In Espinoza, the Supreme Court ruled that the Montana Supreme Court violated the federal Constitution when it relied on its state Blaine Amendment to invalidate a tax-credit scholarship program solely because parents could use their scholarships to send their children to religious schools. As Chief Justice John Roberts wrote, “A State need not subsidize private education. But once a State does so, it cannot disqualify some private schools solely because they are religious.” The Espinoza ruling builds on previous Supreme Court decisions that hold that when a government enacts a scholarship program, the benefits only go to schools through the independent choices of students and parents. As the Court explained, “[G]overnment support makes its way to religious schools only as a result of Montanans independently choosing to spend their scholarships at such schools.”

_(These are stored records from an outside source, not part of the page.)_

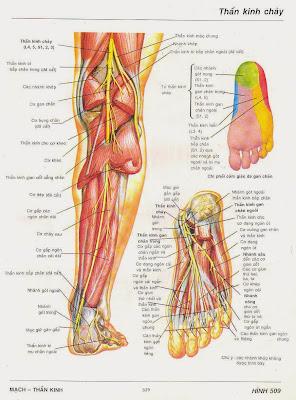 Hội chứng ống cổ chân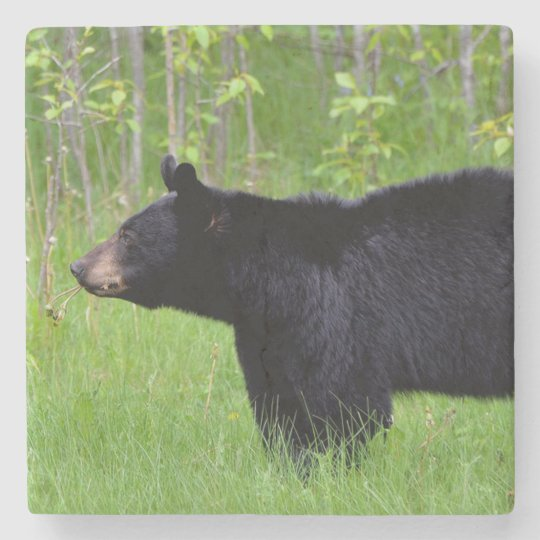 Black Bear Stone Coaster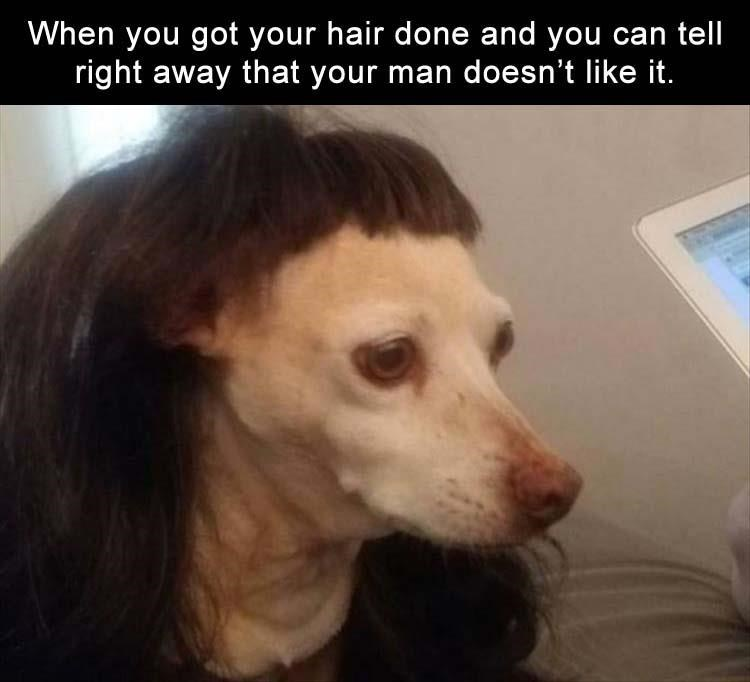 photo of a dog not pleased of her haircut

“It is important to note in the context of Espinoza and earlier school choice U.S. Supreme Court rulings, not one dollar of funds may be spent for a child’s education in a religious school but for the private and independent choice of a parent,” said Keller. “The funds used in school choice programs are used to secure a quality education for each child, not to subsidize any school. This is not the government subsidizing religious schools; choice programs are about giving mostly low-income families access to a high-quality education they could not otherwise afford.”

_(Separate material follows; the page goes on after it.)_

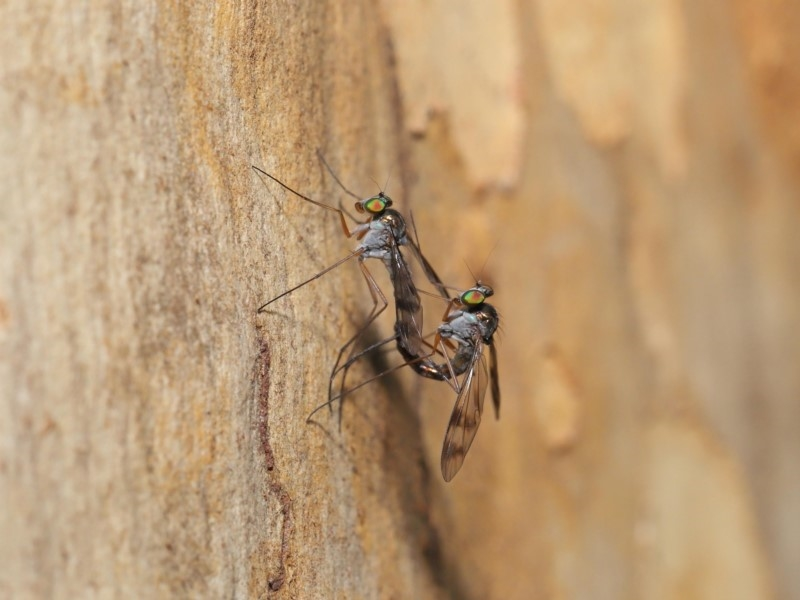 Heteropsilopus sp. (genus) at ANBG - 3 Mar 2020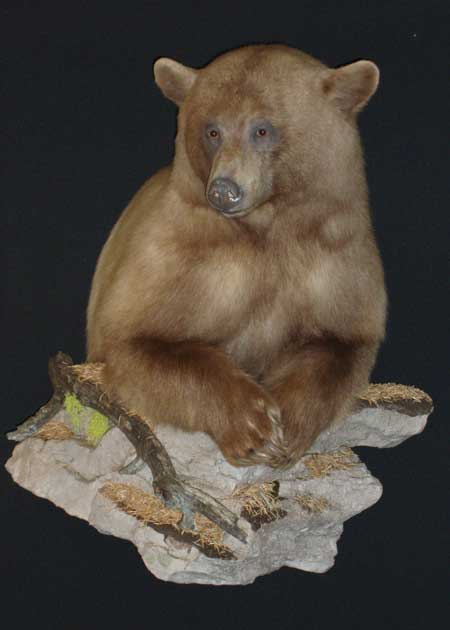 Blonde Bear mounted on Summit Taxidermy Front Half Bear form #111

With this ruling, the Court sharply limits the application of the 37 state Blaine Amendments and ensures that no state, whether it has a Blaine Amendment or not, can exclude parents from choosing religious educational options just because they participate in a private educational choice program. The U.S. Constitution, the Chief Justice wrote, “condemns discrimination against religious schools and the families whose children attend them. They are ‘member[s] of the community too,’ and their exclusion from the scholarship program [in Montana] is ‘odious to our Constitution’ and ‘cannot stand.’”
Although 20 states have already interpreted their Blaine Amendments to allow parents to select religious schools as part of a choice program, most of the remaining 15 states can no longer rely on their Blaine Amendments to prevent parents from choosing the best school for their children. (Two states—Massachusetts and Michigan—will be unaffected by Espinoza).
Its Blaine Amendment will haunt Florida’s educational choice landscape. Florida’s Blaine Amendment discriminates against religious educational options as the Montana Blaine Amendment was at issue in Espinoza. It thus cannot be invoked to prohibit religious educational options from an available choice program. After Espinoza, Florida’s Blaine Amendment is no longer an impediment to passaging an available educational choice program. However, lawmakers must still navigate the intricacies of the Florida Supreme Court’s 2006 decision in Bush v. Holmes, striking down a state voucher program for children attending chronically failing schools under the state constitution’s education article. Bush held that the voucher program at issue in that case violated the state’s obligation to operate a uniform public education system. Thankfully, Florida continues to offer families robust educational choice through its tax credit program, its voucher and education savings account programs for students with special needs, and its means-tested voucher program.
The IJ guide analyzes each state and includes links to model legislation for policymakers who are interested in expanding educational choice in their state.
“This decision is a great opportunity for supporters of educational choice,” said IJ Educational Choice Attorney David Hodges. “We are looking forward to working with policymakers nationwide to enact programs that ensure that no matter where children live or how much money their parents have, they can get access to a good education.”